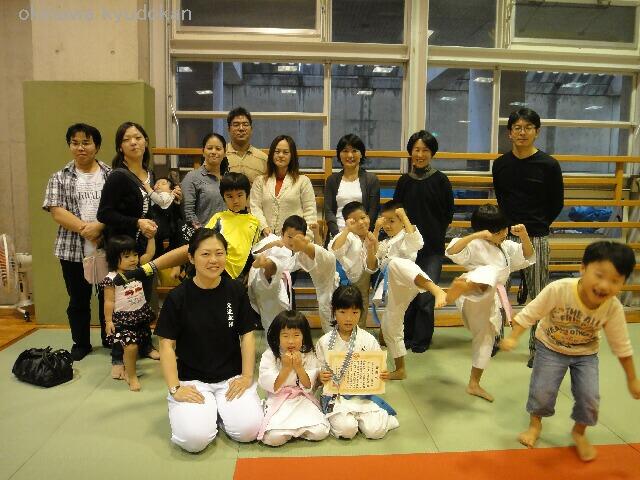 okinawa shorinryu karate kyudokan 20121118 094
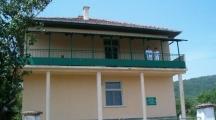 Старческия дом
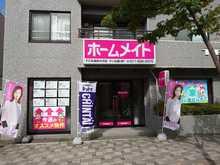 【店舗写真】ホームメイトFC札幌宮の沢店サン企画(株)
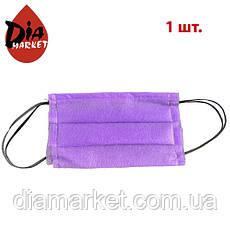 Маска защитная для лица фиолетовая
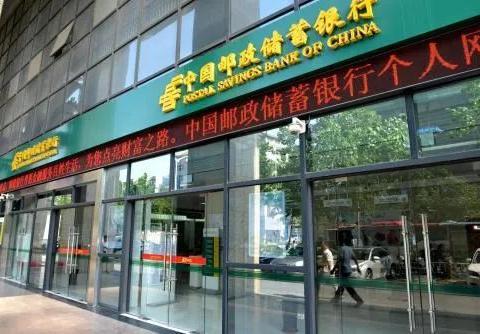 邮储银行上海分行与万国数据召开合作交流会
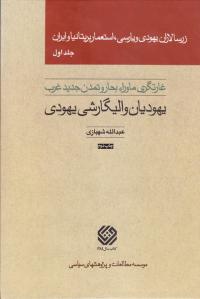 زرسالاران یهودی و پارسی استعمار بریتانیا و ایران (دوره پنج جلدی)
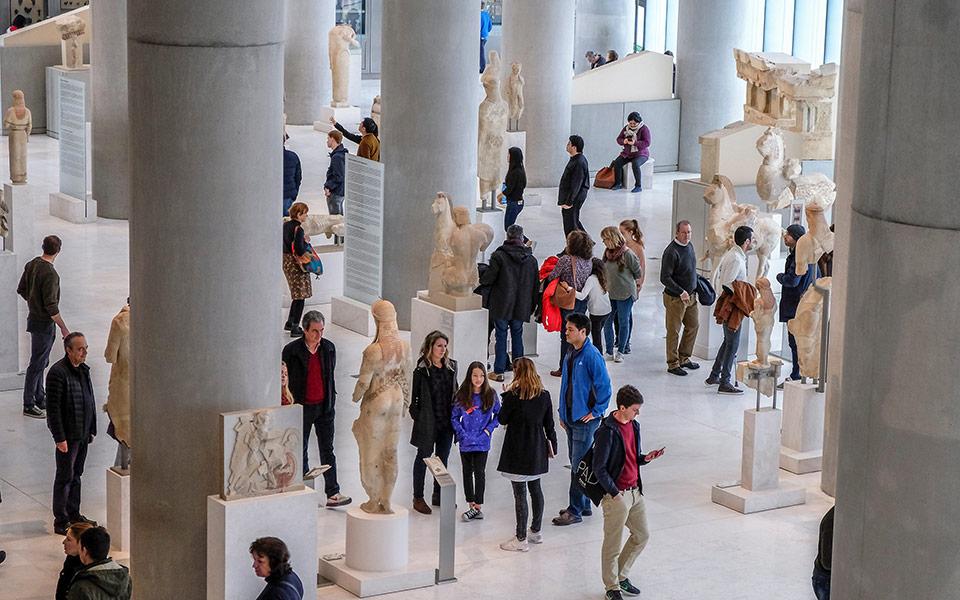 acropolisMuseum_shutterstock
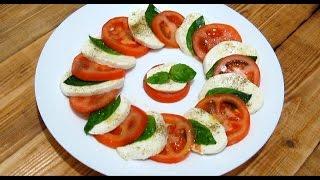 Вкусно - Салат  #КАПРЕЗЕ с сыром Моцарелла и Помидорами   #Рецепт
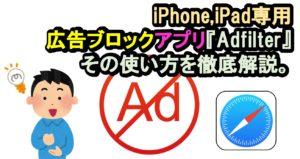 【iPhone,iPad】広告ブロック無料アプリ『Adfilter』の使い方を解説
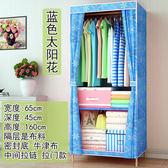 實木雙人大號衣櫃簡易 布藝收納布衣櫥折疊組裝加固單人牛津布衣櫃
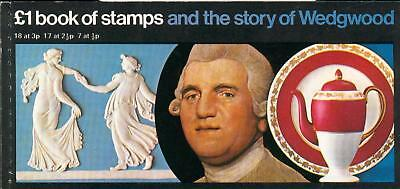 GB 1972 booklet Story of Wedgwood ** MNH fq27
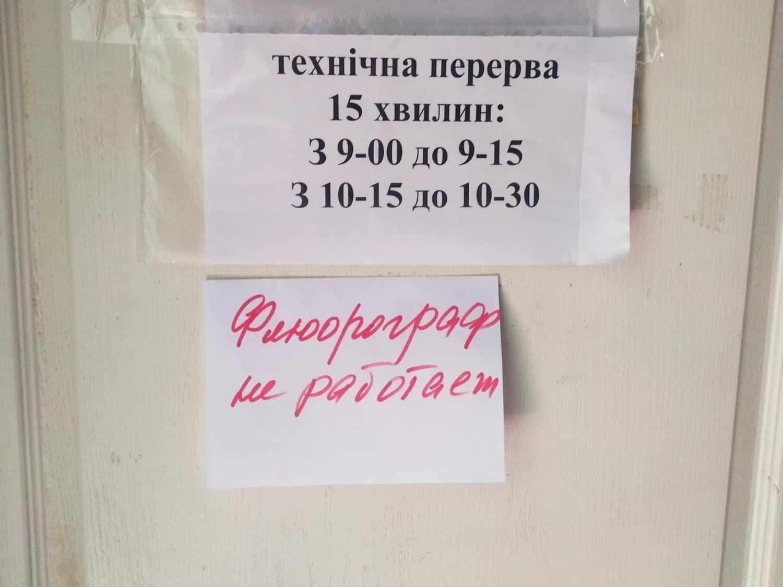 Это вам не Советский Союз: в Павлограде пройти флюорографию практически невозможно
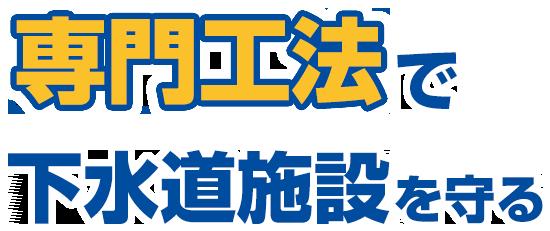 下水道施設専門工法でお悩み解決!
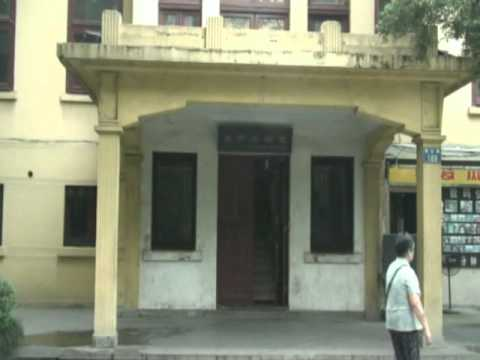 HangZhou The Villa of Chiang Kai Shek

Try it: Give the complete material again, exactly as written. Do not include the pictures.

Solution to this exercise:
 okinawa shorinryu karate kyudokan 20121118 094
 Старческия дом
 【店舗写真】ホームメイトFC札幌宮の沢店サン企画(株)
 Маска защитная для лица фиолетовая
 邮储银行上海分行与万国数据召开合作交流会
 زرسالاران یهودی و پارسی استعمار بریتانیا و ایران (دوره پنج جلدی)
 acropolisMuseum_shutterstock
 Вкусно - Салат  #КАПРЕЗЕ с сыром Моцарелла и Помидорами   #Рецепт
 【iPhone,iPad】広告ブロック無料アプリ『Adfilter』の使い方を解説
 實木雙人大號衣櫃簡易 布藝收納布衣櫥折疊組裝加固單人牛津布衣櫃
 GB 1972 booklet Story of Wedgwood ** MNH fq27
 Это вам не Советский Союз: в Павлограде пройти флюорографию практически невозможно
 下水道施設専門工法でお悩み解決!
 HangZhou The Villa of Chiang Kai Shek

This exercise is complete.